¿Puedes transcribir todos los datos que aparecen a continuación, línea por línea y sin cambiar nada?
##### Datos de entrada
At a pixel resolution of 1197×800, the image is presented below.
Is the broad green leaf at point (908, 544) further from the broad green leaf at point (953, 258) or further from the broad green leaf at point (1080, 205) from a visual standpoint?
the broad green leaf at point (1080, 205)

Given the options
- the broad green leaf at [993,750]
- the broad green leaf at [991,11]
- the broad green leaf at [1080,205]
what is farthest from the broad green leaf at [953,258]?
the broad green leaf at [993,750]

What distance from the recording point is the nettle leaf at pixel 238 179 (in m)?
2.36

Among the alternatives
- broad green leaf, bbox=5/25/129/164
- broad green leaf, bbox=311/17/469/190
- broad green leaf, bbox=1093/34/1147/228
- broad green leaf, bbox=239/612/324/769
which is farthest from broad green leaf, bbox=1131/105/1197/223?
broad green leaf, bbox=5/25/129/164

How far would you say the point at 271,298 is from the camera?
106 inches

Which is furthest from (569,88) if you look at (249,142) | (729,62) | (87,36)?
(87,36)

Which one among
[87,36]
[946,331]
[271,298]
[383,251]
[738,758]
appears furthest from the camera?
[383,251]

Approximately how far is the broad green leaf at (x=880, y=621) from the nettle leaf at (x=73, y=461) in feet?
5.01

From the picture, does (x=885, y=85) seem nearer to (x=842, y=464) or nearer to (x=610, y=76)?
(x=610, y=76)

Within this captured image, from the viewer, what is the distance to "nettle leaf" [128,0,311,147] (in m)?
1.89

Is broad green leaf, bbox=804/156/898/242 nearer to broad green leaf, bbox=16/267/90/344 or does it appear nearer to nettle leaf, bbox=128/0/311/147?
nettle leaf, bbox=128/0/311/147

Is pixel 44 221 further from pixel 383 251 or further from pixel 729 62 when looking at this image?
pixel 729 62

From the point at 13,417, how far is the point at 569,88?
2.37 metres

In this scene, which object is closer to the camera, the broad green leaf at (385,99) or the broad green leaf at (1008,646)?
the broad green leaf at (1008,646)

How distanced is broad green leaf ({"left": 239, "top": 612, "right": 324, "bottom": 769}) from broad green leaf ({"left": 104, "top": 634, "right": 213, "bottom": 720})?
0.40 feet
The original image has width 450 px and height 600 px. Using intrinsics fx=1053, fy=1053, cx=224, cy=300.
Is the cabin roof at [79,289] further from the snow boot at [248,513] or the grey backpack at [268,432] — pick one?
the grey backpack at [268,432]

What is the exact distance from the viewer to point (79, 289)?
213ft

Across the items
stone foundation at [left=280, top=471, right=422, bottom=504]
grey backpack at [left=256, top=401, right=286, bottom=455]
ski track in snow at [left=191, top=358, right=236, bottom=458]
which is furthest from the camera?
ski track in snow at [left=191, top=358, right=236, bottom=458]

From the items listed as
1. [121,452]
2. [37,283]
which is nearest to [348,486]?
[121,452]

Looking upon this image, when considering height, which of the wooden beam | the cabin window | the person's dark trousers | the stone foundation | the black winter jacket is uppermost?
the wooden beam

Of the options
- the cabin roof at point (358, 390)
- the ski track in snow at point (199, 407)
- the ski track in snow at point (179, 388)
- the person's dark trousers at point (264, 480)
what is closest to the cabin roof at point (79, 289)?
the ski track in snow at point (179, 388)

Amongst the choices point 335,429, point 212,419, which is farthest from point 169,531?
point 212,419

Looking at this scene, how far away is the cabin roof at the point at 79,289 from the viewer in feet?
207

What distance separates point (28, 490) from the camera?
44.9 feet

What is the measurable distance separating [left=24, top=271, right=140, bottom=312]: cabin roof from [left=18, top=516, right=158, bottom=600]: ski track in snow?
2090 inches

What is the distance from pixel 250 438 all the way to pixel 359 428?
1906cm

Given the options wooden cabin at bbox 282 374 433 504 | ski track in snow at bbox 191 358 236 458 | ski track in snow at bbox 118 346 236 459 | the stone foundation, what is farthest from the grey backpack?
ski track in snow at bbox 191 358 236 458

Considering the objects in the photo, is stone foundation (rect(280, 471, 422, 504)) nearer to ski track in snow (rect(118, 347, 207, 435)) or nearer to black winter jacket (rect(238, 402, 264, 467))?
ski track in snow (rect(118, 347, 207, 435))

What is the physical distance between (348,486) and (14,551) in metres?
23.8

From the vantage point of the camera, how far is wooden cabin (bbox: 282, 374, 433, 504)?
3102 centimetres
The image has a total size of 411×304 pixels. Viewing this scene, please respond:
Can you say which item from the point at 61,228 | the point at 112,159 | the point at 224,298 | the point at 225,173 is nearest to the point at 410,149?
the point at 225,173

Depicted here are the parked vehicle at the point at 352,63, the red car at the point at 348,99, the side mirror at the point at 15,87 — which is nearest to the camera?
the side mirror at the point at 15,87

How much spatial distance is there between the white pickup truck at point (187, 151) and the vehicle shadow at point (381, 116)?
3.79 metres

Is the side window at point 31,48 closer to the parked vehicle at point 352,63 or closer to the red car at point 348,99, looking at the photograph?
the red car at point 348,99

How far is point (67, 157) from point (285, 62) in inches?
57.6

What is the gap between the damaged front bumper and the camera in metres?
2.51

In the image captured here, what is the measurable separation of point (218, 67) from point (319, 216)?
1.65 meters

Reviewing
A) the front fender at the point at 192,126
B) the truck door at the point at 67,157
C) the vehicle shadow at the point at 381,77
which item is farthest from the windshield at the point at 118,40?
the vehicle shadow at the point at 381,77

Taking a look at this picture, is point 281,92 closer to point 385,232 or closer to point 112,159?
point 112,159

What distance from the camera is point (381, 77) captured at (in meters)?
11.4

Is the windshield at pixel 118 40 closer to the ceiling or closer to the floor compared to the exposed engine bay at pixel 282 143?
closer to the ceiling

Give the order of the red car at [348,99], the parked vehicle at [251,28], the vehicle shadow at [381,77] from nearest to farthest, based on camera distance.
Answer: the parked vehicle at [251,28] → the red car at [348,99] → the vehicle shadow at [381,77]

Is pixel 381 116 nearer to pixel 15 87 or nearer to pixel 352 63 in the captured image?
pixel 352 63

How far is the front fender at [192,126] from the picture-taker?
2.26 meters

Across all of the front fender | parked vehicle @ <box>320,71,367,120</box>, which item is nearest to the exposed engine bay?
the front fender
##########
=== Solución escrita ===
At a pixel resolution of 1197×800, the image is presented below.
Is the broad green leaf at point (908, 544) further from the broad green leaf at point (953, 258) or further from the broad green leaf at point (1080, 205) from a visual standpoint?
the broad green leaf at point (1080, 205)

Given the options
- the broad green leaf at [993,750]
- the broad green leaf at [991,11]
- the broad green leaf at [1080,205]
what is farthest from the broad green leaf at [953,258]?
the broad green leaf at [993,750]

What distance from the recording point is the nettle leaf at pixel 238 179 (in m)?
2.36

Among the alternatives
- broad green leaf, bbox=5/25/129/164
- broad green leaf, bbox=311/17/469/190
- broad green leaf, bbox=1093/34/1147/228
- broad green leaf, bbox=239/612/324/769
which is farthest from broad green leaf, bbox=1131/105/1197/223?
broad green leaf, bbox=5/25/129/164

How far would you say the point at 271,298 is from the camera?
106 inches

Which is furthest from (569,88) if you look at (249,142) | (729,62) | (87,36)?
(87,36)

Which one among
[87,36]
[946,331]
[271,298]
[383,251]
[738,758]
appears furthest from the camera?
[383,251]

Approximately how far is the broad green leaf at (x=880, y=621) from the nettle leaf at (x=73, y=461) in feet?
5.01

From the picture, does (x=885, y=85) seem nearer to (x=842, y=464) or nearer to (x=610, y=76)?
(x=610, y=76)

Within this captured image, from the viewer, what is the distance to "nettle leaf" [128,0,311,147] (in m)?
1.89

Is broad green leaf, bbox=804/156/898/242 nearer to broad green leaf, bbox=16/267/90/344 or does it appear nearer to nettle leaf, bbox=128/0/311/147?
nettle leaf, bbox=128/0/311/147

Is pixel 44 221 further from pixel 383 251 or further from pixel 729 62 when looking at this image?
pixel 729 62

From the point at 13,417, how far is the point at 569,88?
2.37 metres

In this scene, which object is closer to the camera, the broad green leaf at (385,99) or the broad green leaf at (1008,646)?
the broad green leaf at (1008,646)

How distanced is broad green leaf ({"left": 239, "top": 612, "right": 324, "bottom": 769}) from broad green leaf ({"left": 104, "top": 634, "right": 213, "bottom": 720})?
0.40 feet
The original image has width 450 px and height 600 px. Using intrinsics fx=1053, fy=1053, cx=224, cy=300.
Is the cabin roof at [79,289] further from the snow boot at [248,513] or the grey backpack at [268,432] — pick one?
the grey backpack at [268,432]

What is the exact distance from the viewer to point (79, 289)?
213ft

Across the items
stone foundation at [left=280, top=471, right=422, bottom=504]
grey backpack at [left=256, top=401, right=286, bottom=455]
ski track in snow at [left=191, top=358, right=236, bottom=458]
which is furthest from the camera?
ski track in snow at [left=191, top=358, right=236, bottom=458]

From the items listed as
1. [121,452]
2. [37,283]
which is nearest to [348,486]?
[121,452]

Looking upon this image, when considering height, which of the wooden beam | the cabin window | the person's dark trousers | the stone foundation | the black winter jacket is uppermost?
the wooden beam

Of the options
- the cabin roof at point (358, 390)
- the ski track in snow at point (199, 407)
- the ski track in snow at point (179, 388)
- the person's dark trousers at point (264, 480)
what is closest to the cabin roof at point (79, 289)?
the ski track in snow at point (179, 388)

Amongst the choices point 335,429, point 212,419, which is farthest from point 169,531?
point 212,419

Looking at this scene, how far away is the cabin roof at the point at 79,289 from the viewer in feet?
207

What distance separates point (28, 490) from the camera?
44.9 feet

What is the measurable distance separating [left=24, top=271, right=140, bottom=312]: cabin roof from [left=18, top=516, right=158, bottom=600]: ski track in snow?
2090 inches

What is the distance from pixel 250 438 all the way to pixel 359 428?
1906cm

Given the options wooden cabin at bbox 282 374 433 504 | ski track in snow at bbox 191 358 236 458 | ski track in snow at bbox 118 346 236 459 | the stone foundation, what is farthest from the grey backpack?
ski track in snow at bbox 191 358 236 458

Considering the objects in the photo, is stone foundation (rect(280, 471, 422, 504)) nearer to ski track in snow (rect(118, 347, 207, 435)) or nearer to black winter jacket (rect(238, 402, 264, 467))?
ski track in snow (rect(118, 347, 207, 435))

What is the physical distance between (348,486) and (14,551) in metres?
23.8

From the vantage point of the camera, how far is wooden cabin (bbox: 282, 374, 433, 504)?
3102 centimetres
The image has a total size of 411×304 pixels. Viewing this scene, please respond:
Can you say which item from the point at 61,228 | the point at 112,159 | the point at 224,298 | the point at 225,173 is nearest to the point at 410,149?
the point at 225,173

Depicted here are the parked vehicle at the point at 352,63, the red car at the point at 348,99, the side mirror at the point at 15,87 — which is nearest to the camera?
the side mirror at the point at 15,87

How much spatial distance is there between the white pickup truck at point (187, 151) and the vehicle shadow at point (381, 116)?
3.79 metres

Is the side window at point 31,48 closer to the parked vehicle at point 352,63 or closer to the red car at point 348,99, looking at the photograph?
the red car at point 348,99

How far is point (67, 157) from point (285, 62) in inches?
57.6

What is the gap between the damaged front bumper and the camera in metres?
2.51

In the image captured here, what is the measurable separation of point (218, 67) from point (319, 216)?
1.65 meters

Reviewing
A) the front fender at the point at 192,126
B) the truck door at the point at 67,157
C) the vehicle shadow at the point at 381,77
which item is farthest from the windshield at the point at 118,40?
the vehicle shadow at the point at 381,77

Taking a look at this picture, is point 281,92 closer to point 385,232 or closer to point 112,159?
point 112,159

What distance from the camera is point (381, 77) captured at (in meters)?
11.4

Is the windshield at pixel 118 40 closer to the ceiling or closer to the floor compared to the exposed engine bay at pixel 282 143?
closer to the ceiling

Give the order of the red car at [348,99], the parked vehicle at [251,28], the vehicle shadow at [381,77] from nearest to farthest, based on camera distance.
Answer: the parked vehicle at [251,28] → the red car at [348,99] → the vehicle shadow at [381,77]

Is pixel 381 116 nearer to pixel 15 87 or nearer to pixel 352 63 in the captured image?
pixel 352 63

How far is the front fender at [192,126] from the picture-taker?
2.26 meters

Across all of the front fender | parked vehicle @ <box>320,71,367,120</box>, which item is nearest to the exposed engine bay?
the front fender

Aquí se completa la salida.